## [Material provided]

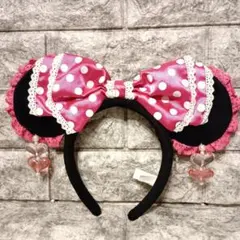 2026年最新】ミニー カチューシャ イヤリングの人気アイテム - メルカリ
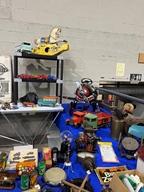 24ème Bourse de Véhicules Anciens Ath -  4 april 2026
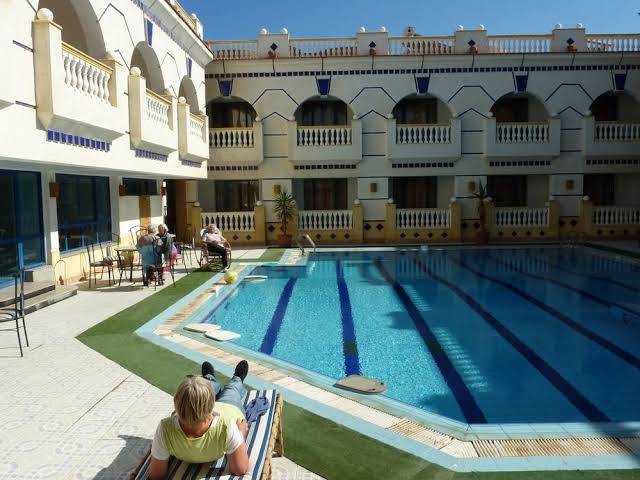 La reine dahab hotel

## [Your assignment]
Without any pictures, restate word for word only the lines from the one with "24ème Bourse de" through the end of the listing.

## [Result below]
 24ème Bourse de Véhicules Anciens Ath -  4 april 2026
 La reine dahab hotel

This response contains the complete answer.